─── Extract provided ───

Reviewed by Jeffrey Hause, Creighton University

2014.12.07


Two Marxist professors from Cornell were once discussing a libertarian graduate student in their department. The first asserted that, after the revolution, he would have the student executed. The second thought this judgment too hasty. He noted, without humor or irony, that he would instead put the matter to a vote of the workers. Either course would see the problem summarily dispatched, "dealt with." A less brutal, more charitable attitude would envision those who think other than we do, those outside our political or religious communities, not as problems to be dealt with, but as human beings to be engaged. If we take this more charitable route, however, how do we learn from, form friendships with, and find community with those we disagree with so profoundly without losing our own identity or compromising our own principles?

─── Exercise data ───

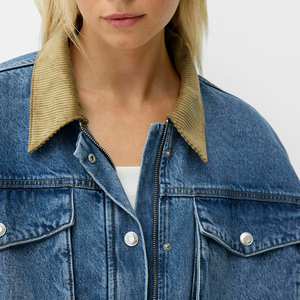 Veste en jean déchirée courte de haute qualité pour femmes Bleu moyen Boutonnée Décontractée Tissu en jean tissé - Product Image 4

───

→ **Exercise objective**:
Could you continue the review about engaging those we disagree with, picking up right after "without losing our own identity or compromising our own principles?"

→ **Expected answer**:
David Decosimo proposes Thomas Aquinas as a model for us to follow in addressing these concerns. Aquinas identified as part of the community of western, orthodox Christianity, and for him everyone else was in some sense an outsider. Decosimo argues that Aquinas nevertheless treated outsiders with charity. While he would not pass as especially welcoming in our age, he stood out in his. For instance, he spoke out against at least some of the brutal repression and injustice inflicted on the Jews, and he treated certain ancient pagan philosophers as guides and perhaps even as friends. In all these cases, he looked to the best in those he considered 'outsiders' and succeeded in finding community with them. One basis for community is that, in Aquinas's view, many non-Christians seek what is genuinely good as their final end, and they develop true virtue that enables them to pursue that final good. While some Aquinas scholars have found this idea plainly false, since Aquinas clearly takes the final good to be a relationship with the Trinity of divine persons. Decosimo argues by contrast that it is precisely Aquinas's Trinitarian and Christocentric theology that grounds his view that non-Christians, too, pursue a genuine final good through true virtue. In Decosimo's view, Aquinas does not need to compromise his Christian identity to welcome outsiders; rather, it is his vision of Christianity that impels him to welcome them.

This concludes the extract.